Skip every line before the one containing "What distance lies", then copy that line and the rest of the entries below exactly, through the last line.

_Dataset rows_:

--- Begin ---

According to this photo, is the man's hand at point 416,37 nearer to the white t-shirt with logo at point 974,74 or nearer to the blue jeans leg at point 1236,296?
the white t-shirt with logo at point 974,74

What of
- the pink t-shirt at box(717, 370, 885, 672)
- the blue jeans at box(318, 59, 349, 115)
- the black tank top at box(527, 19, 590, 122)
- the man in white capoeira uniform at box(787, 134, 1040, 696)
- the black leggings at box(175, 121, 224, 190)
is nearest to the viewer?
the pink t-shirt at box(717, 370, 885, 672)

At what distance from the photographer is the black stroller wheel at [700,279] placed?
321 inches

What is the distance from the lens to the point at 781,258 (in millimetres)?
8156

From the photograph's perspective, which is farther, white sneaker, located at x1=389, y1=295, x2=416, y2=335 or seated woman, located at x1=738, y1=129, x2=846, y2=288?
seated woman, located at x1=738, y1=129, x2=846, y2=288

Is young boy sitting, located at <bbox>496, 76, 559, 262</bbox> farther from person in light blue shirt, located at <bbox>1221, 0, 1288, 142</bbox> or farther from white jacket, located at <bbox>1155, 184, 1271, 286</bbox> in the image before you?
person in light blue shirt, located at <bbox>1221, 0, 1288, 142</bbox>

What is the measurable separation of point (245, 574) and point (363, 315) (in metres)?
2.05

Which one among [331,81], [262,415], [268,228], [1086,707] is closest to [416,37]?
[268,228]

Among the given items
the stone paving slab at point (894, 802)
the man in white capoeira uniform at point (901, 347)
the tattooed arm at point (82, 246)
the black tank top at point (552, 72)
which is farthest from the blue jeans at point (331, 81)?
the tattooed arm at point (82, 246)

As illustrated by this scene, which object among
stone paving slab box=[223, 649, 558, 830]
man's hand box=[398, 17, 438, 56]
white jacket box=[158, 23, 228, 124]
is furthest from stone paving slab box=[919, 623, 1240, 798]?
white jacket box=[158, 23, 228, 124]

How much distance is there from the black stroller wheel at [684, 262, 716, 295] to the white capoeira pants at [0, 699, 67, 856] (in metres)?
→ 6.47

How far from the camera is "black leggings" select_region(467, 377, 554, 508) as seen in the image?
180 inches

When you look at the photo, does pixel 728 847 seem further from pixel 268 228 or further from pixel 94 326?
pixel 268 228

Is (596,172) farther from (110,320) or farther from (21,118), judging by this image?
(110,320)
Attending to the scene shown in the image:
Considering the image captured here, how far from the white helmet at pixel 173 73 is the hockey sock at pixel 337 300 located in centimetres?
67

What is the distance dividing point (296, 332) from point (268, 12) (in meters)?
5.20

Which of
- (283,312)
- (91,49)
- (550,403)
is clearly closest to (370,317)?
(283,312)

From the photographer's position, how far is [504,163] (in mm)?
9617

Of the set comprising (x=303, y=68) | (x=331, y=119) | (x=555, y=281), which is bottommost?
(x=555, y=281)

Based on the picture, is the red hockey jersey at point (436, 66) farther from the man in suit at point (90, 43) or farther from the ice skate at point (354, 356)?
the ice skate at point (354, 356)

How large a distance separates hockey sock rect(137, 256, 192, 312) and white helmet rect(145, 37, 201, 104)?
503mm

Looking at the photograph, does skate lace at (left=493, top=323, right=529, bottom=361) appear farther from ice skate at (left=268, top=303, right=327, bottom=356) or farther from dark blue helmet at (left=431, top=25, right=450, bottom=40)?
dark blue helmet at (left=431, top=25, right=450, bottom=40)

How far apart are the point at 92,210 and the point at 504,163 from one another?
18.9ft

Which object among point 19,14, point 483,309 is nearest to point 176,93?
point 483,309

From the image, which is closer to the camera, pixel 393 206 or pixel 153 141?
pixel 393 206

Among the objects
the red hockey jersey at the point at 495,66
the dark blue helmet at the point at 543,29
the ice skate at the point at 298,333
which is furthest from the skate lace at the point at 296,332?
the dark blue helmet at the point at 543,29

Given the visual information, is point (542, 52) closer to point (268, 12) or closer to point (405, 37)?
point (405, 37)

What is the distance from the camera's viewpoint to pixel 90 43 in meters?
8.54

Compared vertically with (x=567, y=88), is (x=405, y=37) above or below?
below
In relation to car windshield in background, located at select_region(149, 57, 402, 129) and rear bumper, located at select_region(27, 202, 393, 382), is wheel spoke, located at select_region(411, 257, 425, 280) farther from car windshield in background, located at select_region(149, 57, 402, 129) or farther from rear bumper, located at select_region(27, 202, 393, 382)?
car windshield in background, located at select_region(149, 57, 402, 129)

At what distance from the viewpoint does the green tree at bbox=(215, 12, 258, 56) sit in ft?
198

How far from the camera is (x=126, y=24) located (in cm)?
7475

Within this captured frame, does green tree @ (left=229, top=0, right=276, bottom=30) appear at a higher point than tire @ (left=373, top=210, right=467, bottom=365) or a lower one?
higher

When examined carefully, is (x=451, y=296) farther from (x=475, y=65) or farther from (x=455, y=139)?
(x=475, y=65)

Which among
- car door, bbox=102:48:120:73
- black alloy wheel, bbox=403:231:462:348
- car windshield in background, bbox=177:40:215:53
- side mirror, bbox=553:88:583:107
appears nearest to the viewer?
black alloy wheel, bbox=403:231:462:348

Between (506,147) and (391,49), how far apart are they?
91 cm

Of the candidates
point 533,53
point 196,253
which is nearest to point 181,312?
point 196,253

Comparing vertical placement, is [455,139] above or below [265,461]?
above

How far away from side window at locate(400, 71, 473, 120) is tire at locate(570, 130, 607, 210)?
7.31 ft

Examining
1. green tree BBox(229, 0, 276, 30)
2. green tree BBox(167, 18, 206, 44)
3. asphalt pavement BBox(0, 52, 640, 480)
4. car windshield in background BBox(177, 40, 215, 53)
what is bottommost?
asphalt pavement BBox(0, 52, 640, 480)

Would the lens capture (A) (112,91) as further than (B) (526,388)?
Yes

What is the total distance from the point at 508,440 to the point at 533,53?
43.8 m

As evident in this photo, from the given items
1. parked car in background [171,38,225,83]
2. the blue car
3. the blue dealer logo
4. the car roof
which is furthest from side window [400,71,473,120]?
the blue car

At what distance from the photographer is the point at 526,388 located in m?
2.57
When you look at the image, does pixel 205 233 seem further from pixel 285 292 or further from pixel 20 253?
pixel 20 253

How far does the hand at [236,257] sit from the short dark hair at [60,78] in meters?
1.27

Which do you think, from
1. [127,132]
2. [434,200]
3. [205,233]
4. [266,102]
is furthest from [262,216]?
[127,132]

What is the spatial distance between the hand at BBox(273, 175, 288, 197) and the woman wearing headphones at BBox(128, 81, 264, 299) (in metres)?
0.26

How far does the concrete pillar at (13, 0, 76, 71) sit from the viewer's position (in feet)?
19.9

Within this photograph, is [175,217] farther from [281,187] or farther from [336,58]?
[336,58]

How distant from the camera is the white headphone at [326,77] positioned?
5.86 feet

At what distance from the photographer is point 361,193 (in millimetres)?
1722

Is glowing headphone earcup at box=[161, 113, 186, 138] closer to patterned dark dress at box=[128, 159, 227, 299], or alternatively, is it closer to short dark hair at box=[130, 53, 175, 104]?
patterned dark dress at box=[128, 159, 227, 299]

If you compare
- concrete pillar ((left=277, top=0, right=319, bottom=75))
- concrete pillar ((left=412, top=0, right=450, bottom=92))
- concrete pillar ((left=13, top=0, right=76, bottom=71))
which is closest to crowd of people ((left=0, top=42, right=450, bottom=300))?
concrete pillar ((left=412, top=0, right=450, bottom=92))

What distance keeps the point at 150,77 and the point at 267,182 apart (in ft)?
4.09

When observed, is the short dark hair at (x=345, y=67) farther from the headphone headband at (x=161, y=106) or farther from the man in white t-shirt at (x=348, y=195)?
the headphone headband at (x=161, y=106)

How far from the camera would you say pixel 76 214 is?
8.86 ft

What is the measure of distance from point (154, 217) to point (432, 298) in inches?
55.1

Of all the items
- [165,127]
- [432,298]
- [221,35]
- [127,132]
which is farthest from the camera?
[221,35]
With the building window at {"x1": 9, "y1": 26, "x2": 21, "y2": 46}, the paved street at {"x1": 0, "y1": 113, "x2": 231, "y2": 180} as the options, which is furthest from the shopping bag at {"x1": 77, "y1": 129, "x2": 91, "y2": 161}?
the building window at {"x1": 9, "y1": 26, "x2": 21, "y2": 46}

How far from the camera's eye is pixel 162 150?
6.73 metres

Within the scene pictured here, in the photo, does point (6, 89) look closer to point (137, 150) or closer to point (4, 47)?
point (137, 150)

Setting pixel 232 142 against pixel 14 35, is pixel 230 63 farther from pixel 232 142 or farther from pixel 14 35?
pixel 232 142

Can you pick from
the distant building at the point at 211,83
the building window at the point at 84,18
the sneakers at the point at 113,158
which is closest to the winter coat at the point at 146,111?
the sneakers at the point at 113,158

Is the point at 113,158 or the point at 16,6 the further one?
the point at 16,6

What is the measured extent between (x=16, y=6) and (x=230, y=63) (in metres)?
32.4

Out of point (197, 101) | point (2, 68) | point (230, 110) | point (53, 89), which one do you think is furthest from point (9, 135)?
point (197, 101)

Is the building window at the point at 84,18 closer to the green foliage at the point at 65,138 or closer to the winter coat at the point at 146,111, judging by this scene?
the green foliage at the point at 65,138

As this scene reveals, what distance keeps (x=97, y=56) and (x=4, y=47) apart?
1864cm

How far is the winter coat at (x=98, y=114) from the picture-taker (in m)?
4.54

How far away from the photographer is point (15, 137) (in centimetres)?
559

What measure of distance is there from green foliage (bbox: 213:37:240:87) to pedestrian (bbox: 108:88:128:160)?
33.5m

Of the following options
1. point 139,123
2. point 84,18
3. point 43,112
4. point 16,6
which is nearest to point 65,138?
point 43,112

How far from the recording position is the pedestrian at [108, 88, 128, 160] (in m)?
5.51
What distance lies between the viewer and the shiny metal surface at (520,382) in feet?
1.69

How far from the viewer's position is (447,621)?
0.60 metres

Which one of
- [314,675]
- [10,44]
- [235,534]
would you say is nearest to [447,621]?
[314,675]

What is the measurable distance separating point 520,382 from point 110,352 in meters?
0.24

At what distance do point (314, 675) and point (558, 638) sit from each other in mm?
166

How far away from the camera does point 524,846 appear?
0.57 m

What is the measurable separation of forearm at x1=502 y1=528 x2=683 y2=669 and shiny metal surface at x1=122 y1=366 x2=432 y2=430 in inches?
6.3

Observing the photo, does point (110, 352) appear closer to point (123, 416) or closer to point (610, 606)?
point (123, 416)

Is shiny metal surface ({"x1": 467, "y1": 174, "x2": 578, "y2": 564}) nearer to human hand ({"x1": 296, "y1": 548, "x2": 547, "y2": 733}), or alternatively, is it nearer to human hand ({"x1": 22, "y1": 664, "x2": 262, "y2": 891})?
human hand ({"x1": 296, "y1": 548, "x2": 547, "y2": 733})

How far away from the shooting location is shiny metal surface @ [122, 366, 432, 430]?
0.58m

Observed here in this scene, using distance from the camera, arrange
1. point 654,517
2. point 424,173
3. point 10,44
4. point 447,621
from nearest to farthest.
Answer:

--- End ---

_Solution to the problem_:
What distance lies between the viewer and the shiny metal surface at (520,382) in feet?
1.69

How far from the viewer's position is (447,621)?
0.60 metres

Which one of
- [314,675]
- [10,44]
- [235,534]
would you say is nearest to [447,621]?
[314,675]

What is the measurable distance separating point 520,382 from point 110,352 in meters?
0.24

At what distance do point (314, 675) and point (558, 638) sit from each other in mm?
166

How far away from the camera does point 524,846 appear?
0.57 m

What is the measurable separation of forearm at x1=502 y1=528 x2=683 y2=669 and shiny metal surface at x1=122 y1=366 x2=432 y2=430 in inches?
6.3

Observing the photo, does point (110, 352) appear closer to point (123, 416) or closer to point (610, 606)?
point (123, 416)

Is shiny metal surface ({"x1": 467, "y1": 174, "x2": 578, "y2": 564}) nearer to human hand ({"x1": 296, "y1": 548, "x2": 547, "y2": 733}), or alternatively, is it nearer to human hand ({"x1": 22, "y1": 664, "x2": 262, "y2": 891})?
human hand ({"x1": 296, "y1": 548, "x2": 547, "y2": 733})

How far away from the shooting location is shiny metal surface @ [122, 366, 432, 430]?
0.58m

Observed here in this scene, using distance from the camera, arrange
1. point 654,517
2. point 424,173
3. point 10,44
4. point 447,621
from nearest to farthest.
Answer:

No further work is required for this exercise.